Source extract:
▼
The Imminent Demise of the Great American Housing Boom
Is Your Community Bank Ready for It?
An Interview With Dr. Edmond Seifried, Chief Economist, BNK Advisory Group
BNK Chairman Jay Brew and Chief Economist Edmond J. Seifried are convinced that the housing bubble is on the verge of bursting. Seifried has prepared an article in Q&A form that examines the problem and the fallout from the demise of the great American housing boom.
How Big Is the Bubble?
Do you see a possible burst of the housing bubble? Yes, I do. I firmly believe the bubble will burst very soon. I predict that in the summer of 2006, everyone will be discussing the bubble that had burst in 2005!
I base my view of the housing bubble on my readings of the economic indicators, as well as data from the Economist magazine and studies by the International Monetary Fund.
How big is the housing bubble? The housing bubble represents the largest asset appreciation episode in the history of the United States.
While it is difficult to precisely measure, my current estimate is that the housing appreciation over the past five years represents up to 100 percent of the GDP. The actual calculation is the percentage of appreciation divided by GDP.
How does this bubble rank with previous bubbles?
▲
Study questions:
1) Reproduce the passage of the housing bubble interview that opens with the words containing "The Imminent Demise" and closes with "American housing boom.".
2) Write the next portion of the housing bubble interview, beginning after its final sentence.

Dataset content:
▼
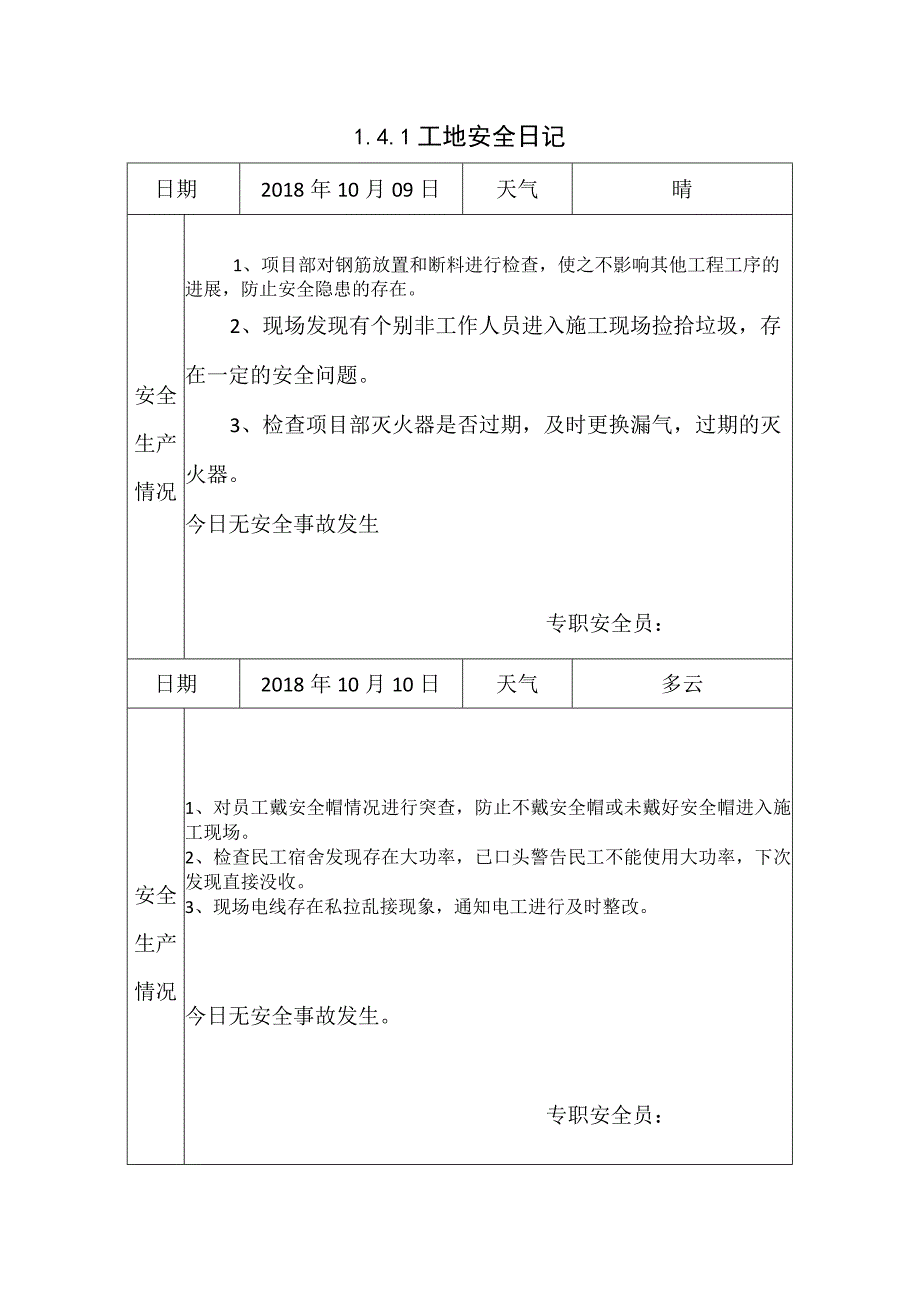 [施工资料]工地安全日记(24).docx_第1页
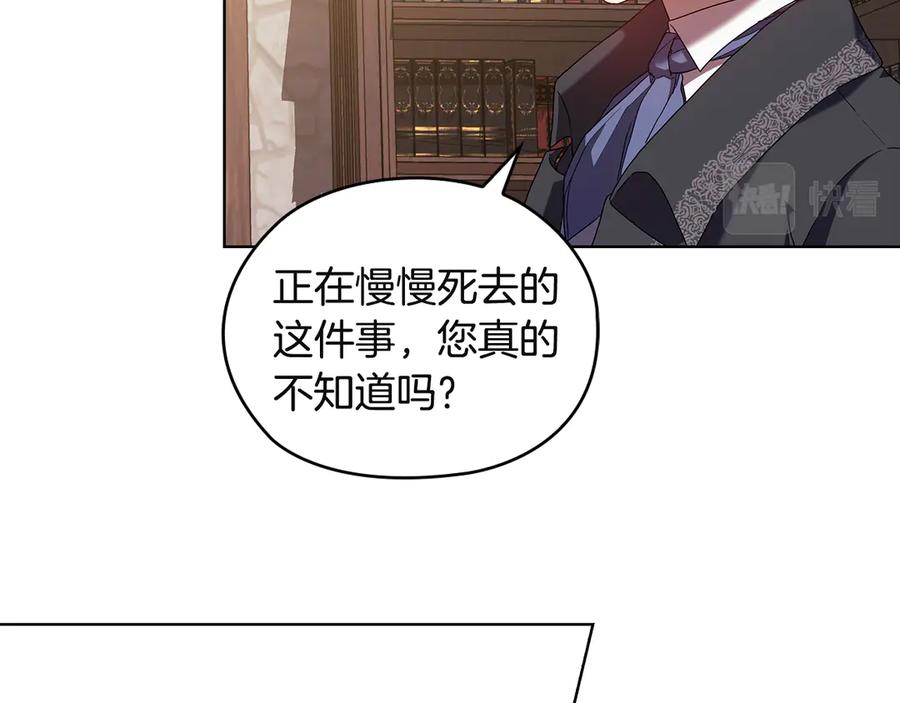 《替身女王》第91集 皇后之死Ⅲ 第70页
▲
Results of the exercise:
1)
The Imminent Demise of the Great American Housing Boom
Is Your Community Bank Ready for It?
An Interview With Dr. Edmond Seifried, Chief Economist, BNK Advisory Group
BNK Chairman Jay Brew and Chief Economist Edmond J. Seifried are convinced that the housing bubble is on the verge of bursting. Seifried has prepared an article in Q&A form that examines the problem and the fallout from the demise of the great American housing boom.

2)
The third-largest episode of price appreciation was the 1920s stock market boom, which represented 50 percent to 60 percent of GDP. The second largest was the late-1990s stock market bubble, led by the dot-coms, which represented appreciation of 75 percent to 80 percent of GDP. So by comparison, the housing bubble is the biggest in U.S. history.
What areas of the country are at greatest risk?
I agree with the prevailing view that the cities on both the east and west coasts are sitting in residential real estate bubbles. Some areas, such as the east and west coasts of Florida and cities such as San Francisco and Boston, have seen absolutely huge price appreciation in homes.
What is unique about this bubble?
There are some very interesting and unique aspects of this housing bubble. First, it is worldwide, except for Japan and Germany. Most of Europe has experienced double-digit housing inflation.
What has been the U.S. home price appreciation compared to some European countries?
For the 12 months ending March 30, housing price appreciation in the United States was 12.5 percent. It was 15.5 percent in Spain, 15 percent in France, 11.3 percent in Denmark, and 10 percent in Sweden. There is ample evidence that it is worldwide when we see increases of 23.6 percent in South Africa, 19 percent in Hong Kong and 12.5 percent in New Zealand.
Are there other unique aspects to the bubble?
Yes. A good measure of whether home prices are out of balance is the relationship between housing prices and rents. We currently have a situation where housing prices are rising much faster than rents, even after the tax advantages of owning a home are factored into the ratio. In the United States, home price appreciation is 35 percent above the 1975-2000 average. In some countries, it is over 50 percent higher than that 25-year average. That cannot be sustained.
How can that ratio get back to its historical level?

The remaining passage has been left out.